I can’t find the answer to this seemingly obvious question anywhere.

I have some npm workspaces setup in a project. It’s basically a main project with several workspaces within it. They are in a top level folder called “packages”, each in its own folder with its own package.json.

I need to add the workspaces as dependencies of the main project. I’ve added them to package.json of the main project but npm keeps trying to install them from npm.org, and so it fails.

I’m using this syntax:

“workspaces”:[
  “packages/*”
],
“dependencies”: {
  “workspace-a”: “^0.0.1”
  …
}

How do I specify the workspaces as dependencies in package.json?

[Update: the eventual way the main project is used is that it is a dependency of a totally separate project]

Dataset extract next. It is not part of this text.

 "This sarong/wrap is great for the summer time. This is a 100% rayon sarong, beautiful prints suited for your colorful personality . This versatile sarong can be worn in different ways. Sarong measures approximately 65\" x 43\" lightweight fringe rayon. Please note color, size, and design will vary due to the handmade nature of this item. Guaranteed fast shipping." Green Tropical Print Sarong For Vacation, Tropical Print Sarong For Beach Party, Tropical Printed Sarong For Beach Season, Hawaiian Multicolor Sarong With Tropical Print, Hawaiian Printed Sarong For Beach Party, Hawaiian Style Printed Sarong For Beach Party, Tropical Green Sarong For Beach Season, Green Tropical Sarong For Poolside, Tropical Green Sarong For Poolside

Todd answered 4/7, 2022 at 3:19 Comment(3)
AFAIK npm doesn't support glob patterns, try yarn insteadDiscount
Thanks - how about specifying the dependencies, do I use the version number or a local path to the module?Todd
Btw - I got it working using local paths, BUT it only works when running within the main project. The eventual way the main project is used is that it is a dependency of a separate project. When I npm install the separate project it errors saying the workspace projects don’t have a package.json, even though they do. What am I doing incorrectly?Todd
W
9

My solution

I am using explicit workspaces attribute, in the root package.json

  "workspaces": [
    "foo-bar",
    "another-package",
    "path/to/another/workspace"
  ]

Just add the workspace dependency as usual (package name: version). I am opting to use exact version and all my workspace packages has version 0.0.0. So my package json looks like.

  "name": "@project/foo-bar",
  "dependencies": {
    "@project/another-package": "0.0.0"
  },

were @project is the package scope, name it according to your needs.

Differences with widespread solution

Notice that many articles set a wildcard as version, like

  "dependencies": {
    "@project/another-package": "*"
  },

It is also common to see wildcard in workspaces attributes, for example

  "workspaces": [
    "packages/*"
  ]

Motivation

I prefer to avoid wildcards for npm dependency versions.

Using 0.0.0 is valid and if you like this convention it implicitly says that the package is not published on any registry. Furthermore, using this approach can scale well in case you consider to publish some of the internal packages on npm.

I am listing explicitly the workspaces, this is handful cause I have tests that check consistency across workspaces so it is easier to read the workspaces from root package.json and do something with it, rather than open a directory and looking for workspace folders.